I have emphasized the places in this code which care about the fact that we are doing addition, instead of something else (bold, by itself, was almost invisible so I also used italics and I increased font size).  This looks like a workhorse to handle all scalar primitives.  And, it looks recursive, at the very bottom, which I think is how it handles overflow -- if a result overflows, the routine can derive new argument types and call itself again.  Interesting (not completely structural) names here are the ones that care that we are dealing with CPLUS as opposed to something else:

var
vasp
va2 (a reference back to this routine).

→ DATA PROVIDED:
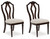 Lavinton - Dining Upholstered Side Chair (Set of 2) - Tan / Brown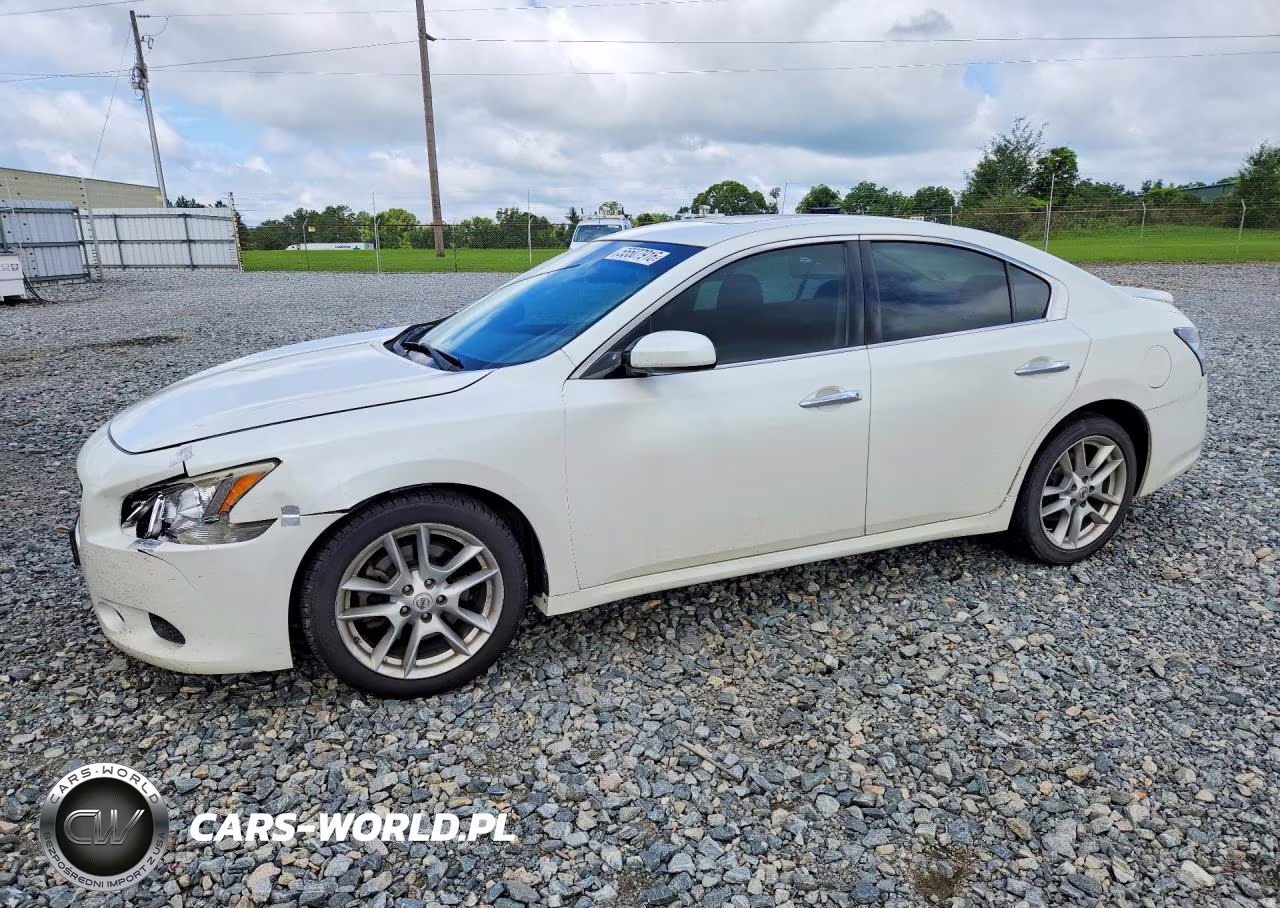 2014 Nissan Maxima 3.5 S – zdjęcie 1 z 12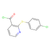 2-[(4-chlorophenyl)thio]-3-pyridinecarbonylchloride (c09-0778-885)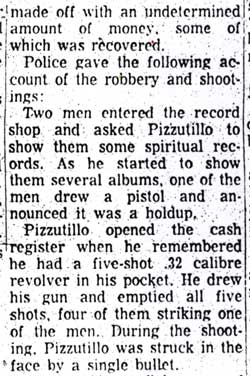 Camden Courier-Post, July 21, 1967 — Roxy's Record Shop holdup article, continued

→ EXERCISE SET:
(1) Decide whether each statement agrees with the excerpt on the addition routine. Answer yes or no for each, and quote the deciding words of the excerpt.
(a) The writer relied on bold alone to mark the places that concern addition.
(b) The routine appears to handle overflow by deriving new argument types and calling itself again.
(c) The name va2 refers to a routine other than this one.
(2) Copy the part of the excerpt on the addition routine between "I have emphasized" and "to this routine).", inclusive.

→ RESPONSES TO THE TASKS:
(1)
(a) No: "bold, by itself, was almost invisible so I also used italics and I increased font size"
(b) Yes: "if a result overflows, the routine can derive new argument types and call itself again"
(c) No: "va2 (a reference back to this routine)"

(2)
I have emphasized the places in this code which care about the fact that we are doing addition, instead of something else (bold, by itself, was almost invisible so I also used italics and I increased font size).  This looks like a workhorse to handle all scalar primitives.  And, it looks recursive, at the very bottom, which I think is how it handles overflow -- if a result overflows, the routine can derive new argument types and call itself again.  Interesting (not completely structural) names here are the ones that care that we are dealing with CPLUS as opposed to something else:

var
vasp
va2 (a reference back to this routine).